LANGKAT – Di tengah derasnya arus modernisasi yang terus berkembang, upaya pelestarian budaya daerah dinilai semakin penting untuk menjaga identitas dan warisan leluhur.
Semangat itu tercermin dalam Pagelaran Seni Silat Melayu Langkat yang digelar di Kabupaten Langkat, Kamis, 25 Juni 2026.
Kegiatan yang diinisiasi oleh Media Sejarah Langkat tersebut menjadi momentum kebangkitan budaya Melayu sekaligus upaya merawat marwah dan warisan peradaban yang telah lama tumbuh di Tanah Bertuah Langkat.
Baca Juga: Kunjungi Galeri Dekranasda Gunungsitoli, Kahiyang Ayu Dorong UMKM dan Kerajinan Lokal Naik Kelas Pagelaran seni budaya itu tidak hanya menampilkan keindahan gerak silat Melayu sebagai warisan leluhur, tetapi juga menjadi ruang edukasi bagi generasi muda untuk lebih mengenal sejarah, adat istiadat, serta identitas budaya Melayu yang menjadi bagian penting dari perjalanan masyarakat Langkat.
Pada kesempatan tersebut, Abdul Rasyidin Pane menyampaikan apresiasi atas terselenggaranya kegiatan yang dinilai memiliki nilai strategis dalam menjaga kelestarian budaya daerah.
Ia berharap kegiatan serupa dapat terus dilaksanakan secara berkelanjutan sehingga menjadi sarana pembinaan generasi muda sekaligus memperkuat kecintaan masyarakat terhadap budaya Melayu.
"Menurutnya, menjaga budaya merupakan tanggung jawab bersama seluruh elemen masyarakat, karena budaya adalah akar yang memperkuat eksistensi suatu bangsa dalam menghadapi tantangan globalisasi."

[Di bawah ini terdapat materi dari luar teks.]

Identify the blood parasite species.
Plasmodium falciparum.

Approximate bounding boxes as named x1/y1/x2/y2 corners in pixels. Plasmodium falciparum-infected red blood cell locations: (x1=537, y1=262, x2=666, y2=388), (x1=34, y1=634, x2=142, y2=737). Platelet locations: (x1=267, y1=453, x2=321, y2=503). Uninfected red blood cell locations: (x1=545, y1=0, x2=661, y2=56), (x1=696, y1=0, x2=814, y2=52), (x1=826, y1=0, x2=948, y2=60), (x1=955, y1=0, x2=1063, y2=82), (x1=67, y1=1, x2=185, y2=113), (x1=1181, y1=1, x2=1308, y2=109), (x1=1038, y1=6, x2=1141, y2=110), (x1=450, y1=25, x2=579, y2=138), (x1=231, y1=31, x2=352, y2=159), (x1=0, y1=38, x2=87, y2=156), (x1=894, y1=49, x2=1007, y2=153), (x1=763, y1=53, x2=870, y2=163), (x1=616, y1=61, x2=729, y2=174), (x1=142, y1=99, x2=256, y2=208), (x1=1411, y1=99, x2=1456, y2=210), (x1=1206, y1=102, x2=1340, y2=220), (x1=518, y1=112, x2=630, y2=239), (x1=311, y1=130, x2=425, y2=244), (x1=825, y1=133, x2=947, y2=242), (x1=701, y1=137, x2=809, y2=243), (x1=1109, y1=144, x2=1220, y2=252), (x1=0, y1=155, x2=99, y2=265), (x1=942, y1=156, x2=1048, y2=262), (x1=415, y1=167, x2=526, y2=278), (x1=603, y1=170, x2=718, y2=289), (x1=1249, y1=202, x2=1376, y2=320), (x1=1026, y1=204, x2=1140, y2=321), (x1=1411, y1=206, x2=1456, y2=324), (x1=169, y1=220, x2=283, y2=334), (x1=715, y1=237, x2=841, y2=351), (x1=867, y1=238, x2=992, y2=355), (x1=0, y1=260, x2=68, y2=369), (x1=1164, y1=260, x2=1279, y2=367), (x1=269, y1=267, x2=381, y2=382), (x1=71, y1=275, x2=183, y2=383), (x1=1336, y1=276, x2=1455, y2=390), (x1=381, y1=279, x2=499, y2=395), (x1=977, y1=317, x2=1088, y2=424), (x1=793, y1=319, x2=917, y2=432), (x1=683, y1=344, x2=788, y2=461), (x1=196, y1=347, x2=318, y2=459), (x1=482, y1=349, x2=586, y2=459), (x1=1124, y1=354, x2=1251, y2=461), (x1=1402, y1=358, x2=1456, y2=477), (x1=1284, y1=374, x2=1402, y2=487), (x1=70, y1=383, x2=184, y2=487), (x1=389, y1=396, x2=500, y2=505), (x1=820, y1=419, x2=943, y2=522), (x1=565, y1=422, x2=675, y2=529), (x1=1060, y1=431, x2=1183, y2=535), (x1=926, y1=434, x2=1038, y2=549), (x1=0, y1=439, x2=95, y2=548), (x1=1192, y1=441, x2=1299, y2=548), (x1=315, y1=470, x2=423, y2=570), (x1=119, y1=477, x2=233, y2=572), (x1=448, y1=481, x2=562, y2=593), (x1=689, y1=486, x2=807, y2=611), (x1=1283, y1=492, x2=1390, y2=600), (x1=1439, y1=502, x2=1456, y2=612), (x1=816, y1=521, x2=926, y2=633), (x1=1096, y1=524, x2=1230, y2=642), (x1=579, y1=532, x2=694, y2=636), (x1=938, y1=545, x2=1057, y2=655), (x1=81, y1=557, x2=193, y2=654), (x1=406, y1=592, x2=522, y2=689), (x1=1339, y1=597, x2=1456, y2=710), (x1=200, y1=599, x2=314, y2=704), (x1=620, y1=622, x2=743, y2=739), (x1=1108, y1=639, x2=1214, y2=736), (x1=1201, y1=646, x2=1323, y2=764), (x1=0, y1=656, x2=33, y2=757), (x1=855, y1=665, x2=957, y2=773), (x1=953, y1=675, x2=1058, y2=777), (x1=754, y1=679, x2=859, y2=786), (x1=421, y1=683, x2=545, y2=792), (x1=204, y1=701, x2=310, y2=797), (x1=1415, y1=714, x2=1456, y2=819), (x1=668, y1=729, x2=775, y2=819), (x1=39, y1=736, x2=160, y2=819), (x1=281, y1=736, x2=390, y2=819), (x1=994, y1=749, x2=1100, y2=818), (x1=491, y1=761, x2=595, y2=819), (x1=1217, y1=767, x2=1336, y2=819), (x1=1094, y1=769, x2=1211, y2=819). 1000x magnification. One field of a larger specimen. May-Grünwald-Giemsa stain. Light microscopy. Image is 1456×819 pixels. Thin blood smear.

Abdul Rasyidin Pane juga menyampaikan ucapan selamat kepada seluruh pihak yang terlibat dalam penyelenggaraan Pagelaran Seni Silat Melayu Langkat.
Menurutnya, keberadaan kegiatan budaya seperti ini sangat penting untuk memastikan nilai-nilai tradisi tetap hidup dan diwariskan kepada generasi berikutnya di tengah perubahan zaman yang semakin cepat.
Selain menjadi bagian dari seni bela diri tradisional, silat Melayu juga mengandung nilai-nilai luhur seperti disiplin, penghormatan kepada sesama, keberanian, serta semangat menjaga kehormatan diri dan budaya.
Karena itu, pelestarian seni silat tidak hanya berkaitan dengan menjaga tradisi, tetapi juga membangun karakter generasi muda agar tetap memiliki jati diri yang kuat di tengah pengaruh budaya global.